Alessandro Stefanelli, pianista, 21 anni, è il più giovane di tutti e viene da Taranto. Edina Bak , pianista, ha 35 anni e arriva da Budapest. Maria Kalliompaa, 34 anni, compositrice, è finlandese. Reut Venturero, 28 anni, cantante, è israeliana. Sono alcuni dei partecipanti al progetto “Fabbrica- Young Artist Program”, una iniziativa realizzata dal teatro dell'Opera di Roma per preparare e valorizzare le principali professionalità coinvolte nella produzione dell'opera lirica e del teatro musicale.

Il progetto”, spiega Carlo Fuortes, sovrintendente del Teatro dell'Opera di Roma, “parte da una convinzione: l'opera è la forma artistica che più rappresenta il nostro Paese, un accumulo di saperi e professionalità”. Da qui l'idea di un concorso, come spiega Fuortes, “per valorizzare tutte le professionalità della filiera, coinvolte nel processo produttivo di un'opera lirica”. Si tratta quindi di cantanti, compositori, maestri accompagnatori, librettisti, registi, scenografi, costumisti, esperti di luci. Scelti tra coloro già formati presso accademie e conservatori, i partecipanti al progetto hanno la possibilità di svolgere molte ore di lavoro pratico e creativo accanto ai professionisti e agli ospiti del Teatro dell'Opera di Roma. “Questa esperienza sarà per loro una vera e propria trasfusione di conoscenze”, assicura Fuortes.

Al concorso si sono presentati 491 giovani di 48 Paesi, tra loro ben 288 cantanti. Lo scorso dicembre ne sono stati selezionati solo 17 e dal 18 gennaio è già cominciato il lavoro in teatro, dove nel frattempo si sta preparando Il Barbiere di Siviglia di Rossini, in scena dall'11 febbraio, quasi in coincidenza con i 200 anni della prima rappresentazione, avvenuta al Teatro Argentina di Roma il 20 febbraio 1816.

I corsi si divideranno in due periodi: il primo fino a luglio di quest'anno, il secondo da gennaio a luglio 2017. Quasi tutti i partecipanti hanno ricevuto una borsa di studio di 7 mila euro resa possibile dal finanziamento di poste Italiane, AdR le Assicurazioni di Roma e SIAE, ai quali si sono aggiunti tre mecenati privati.

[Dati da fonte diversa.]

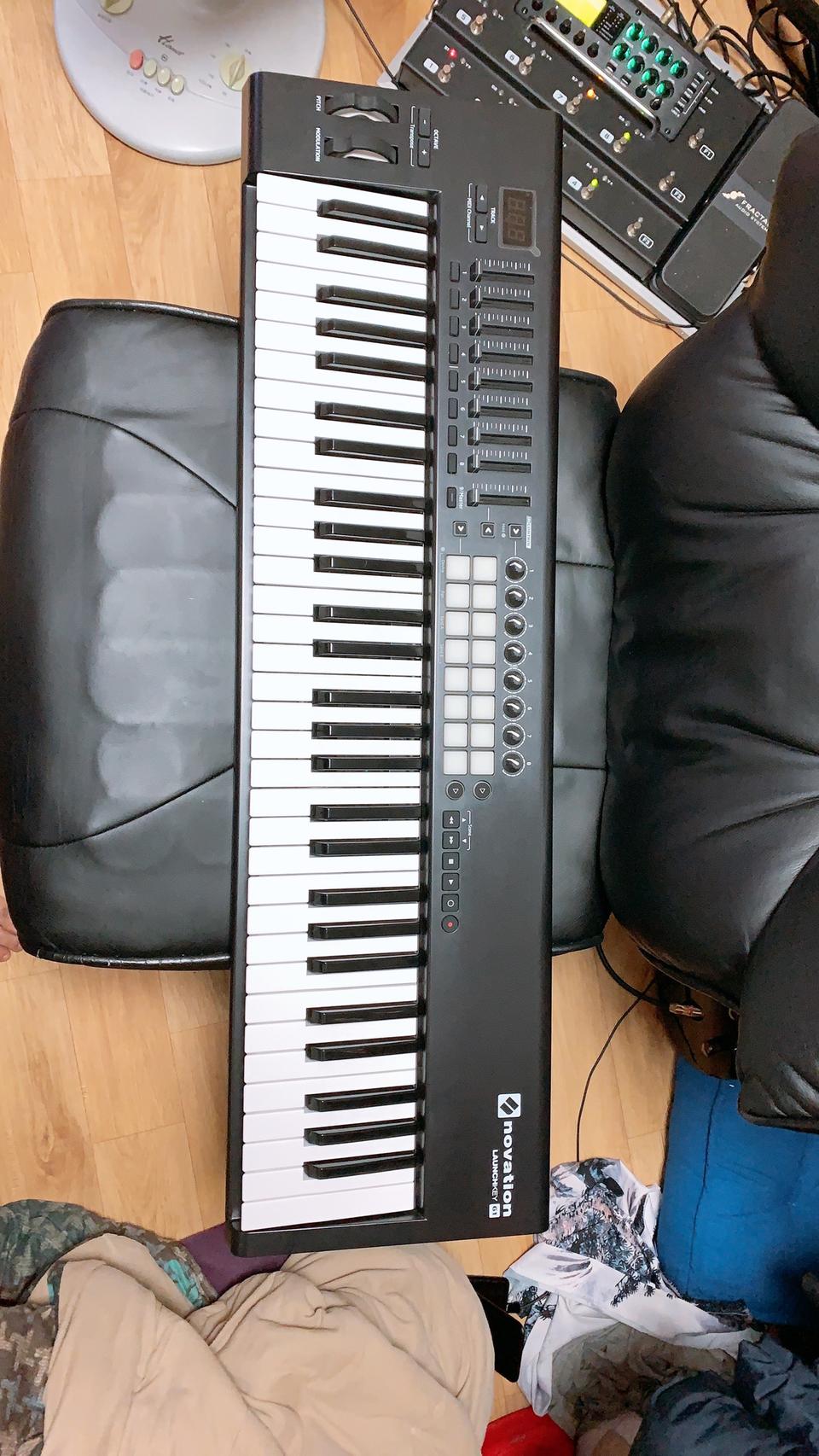 Novation Launchkey 61 MK II 세컨웨어(헬로마켓)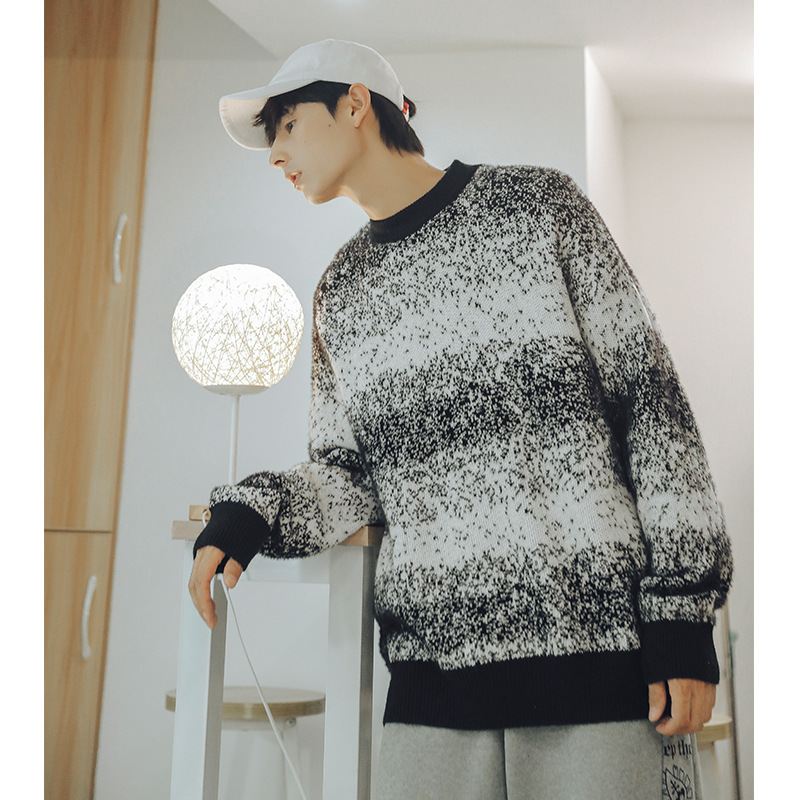 Gradient Noise Pattern Loose Crew Neck Sweater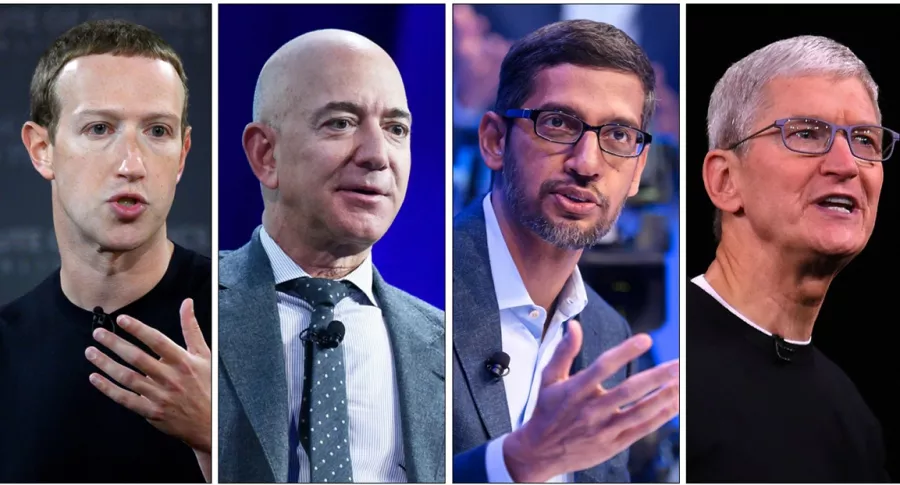 Mark Zuckerberg (Facebook), Jeff Bezos (Amazon), Sundar Pichai (Alphabet, matriz de Google) y Tim Cook (Apple)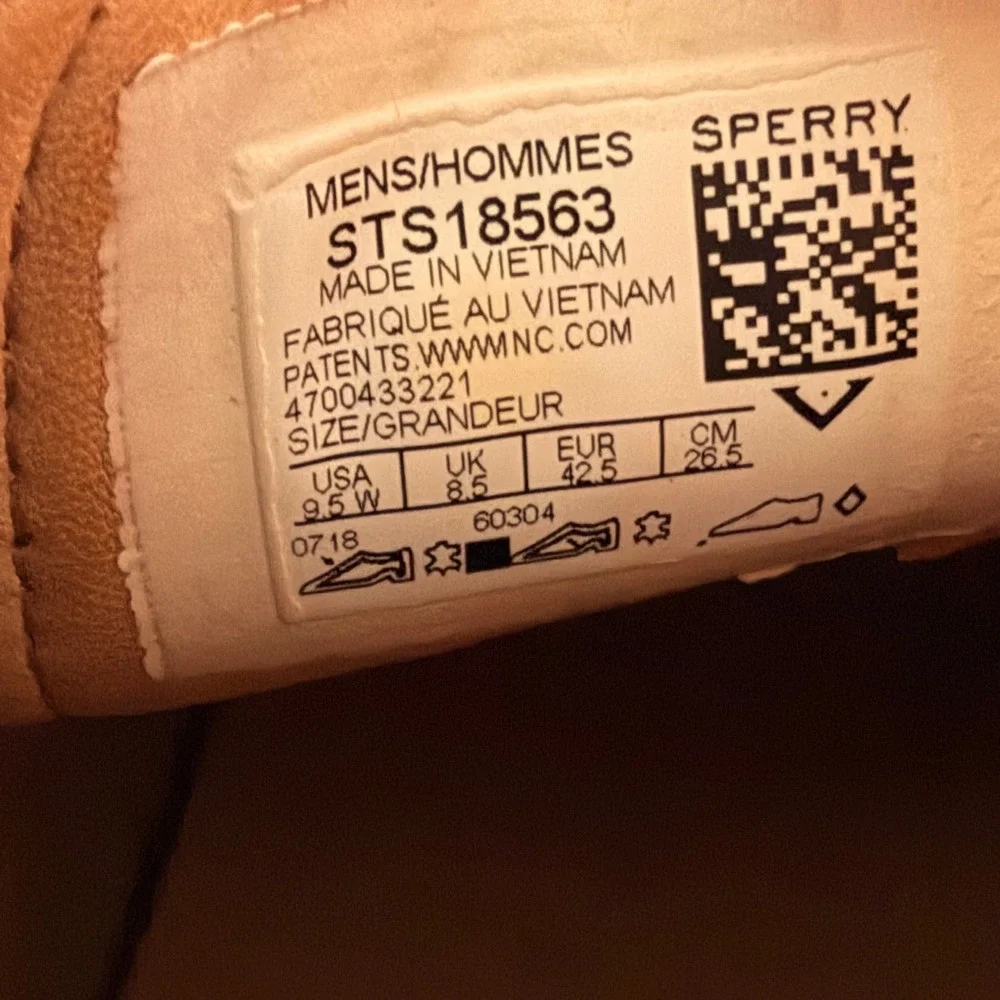 NEW‎ Sperry Mens Gold Cup Exeter Chelsea Boots Tan Suede Size 9.5 W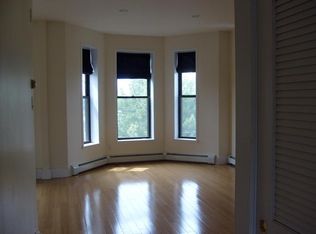 27 Fort Ave APT 3, Boston, MA 02119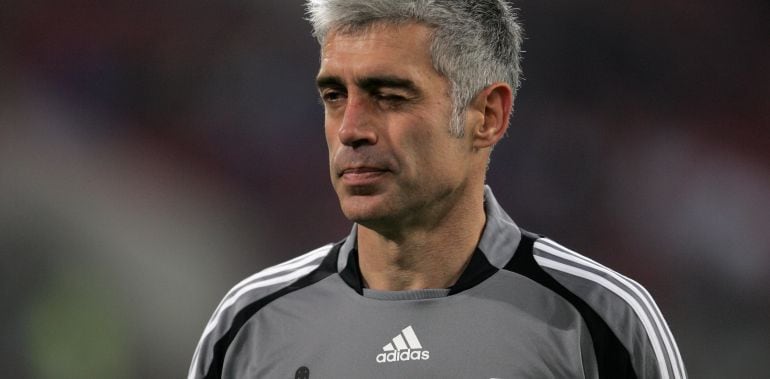 Nikopolidis, portero de la selección de Grecia en un partido con Grecia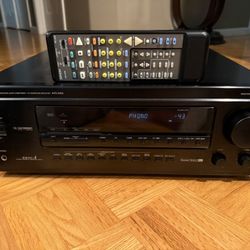    Denon AVR-2400 AV Receiver (Excellent Condition) 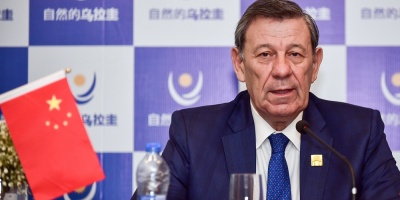 Nin Novoa se reuni� en Shangh�i con empresarios chinos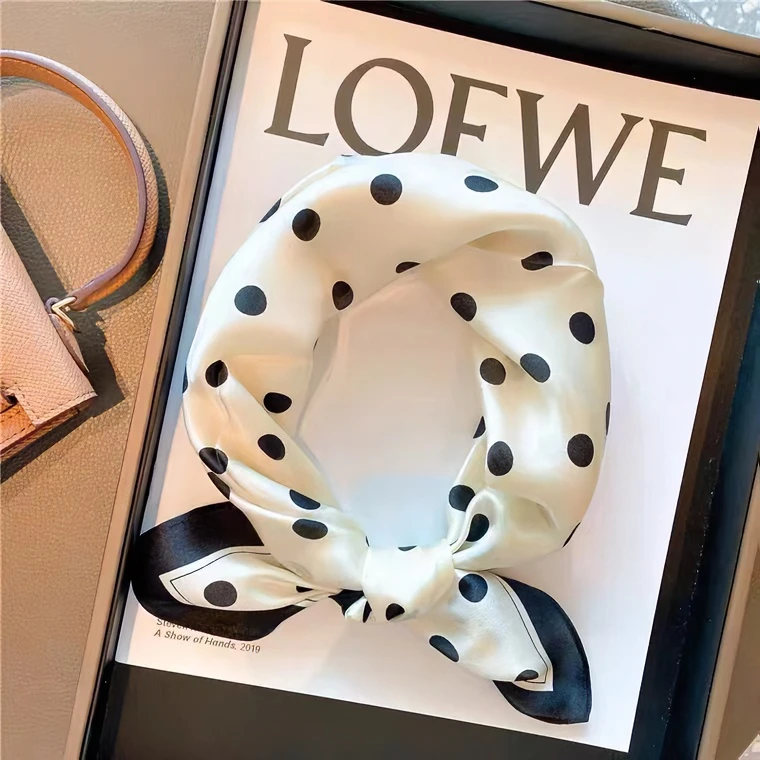 无印心匠线下198! 桑蚕丝~ 韩系波点！时尚百搭！丝巾女 F025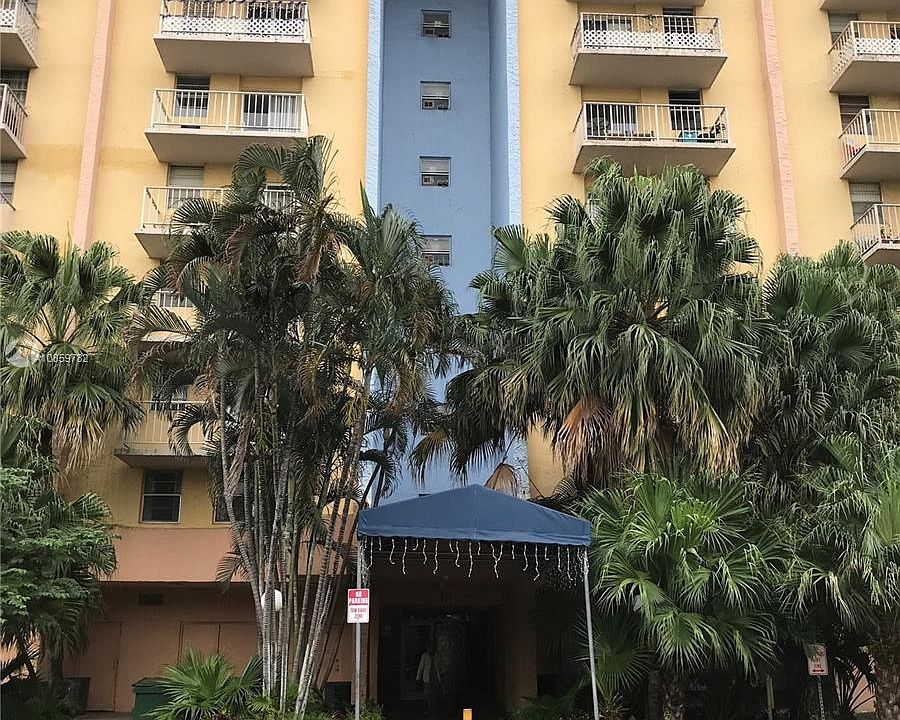1st image of 801 NW 47th Ave APT 907W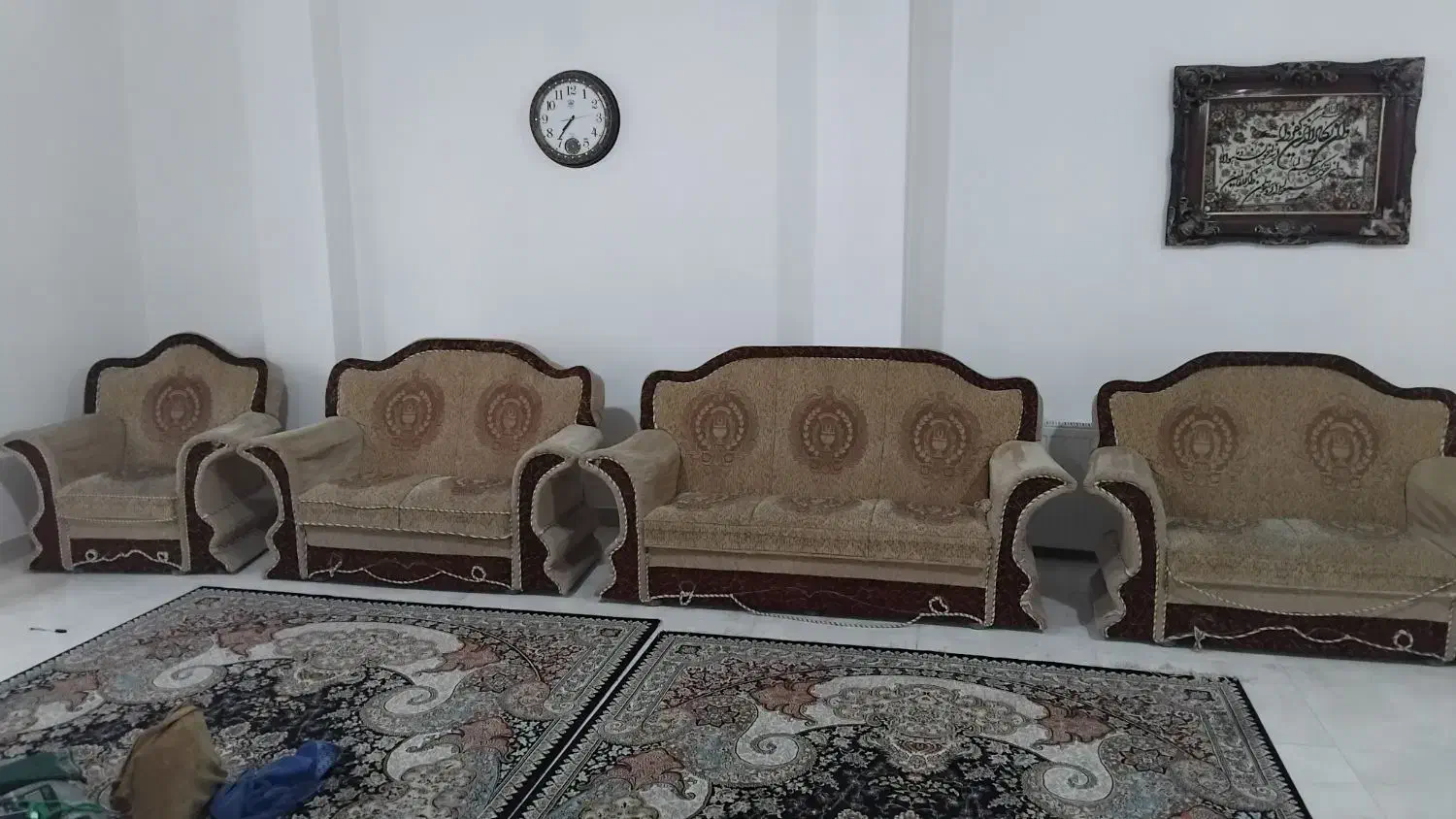 مبل راحتی 9 نفره بهمراه جلو مبلی و سه میز عسلی|مبلمان خانگی و میز عسلی|رشت, نخودچر|دیوار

Il ministro dei Beni e delle attività culturali, Dario Franceschini, si è detto “orgoglioso” del progetto Fabbrica che “grazie anche all'ArtBonus, ha portato aziende e privati a investire con convinzione nella tradizione eccellente della lirica italiana e sui suoi nuovi talenti”.

Nel corso del progetto i 17 borsisti realizzeranno due opere liriche che saranno presentate nel maggio del 2017, in occasione della seconda edizione del Festival di teatro musicale contemporaneo.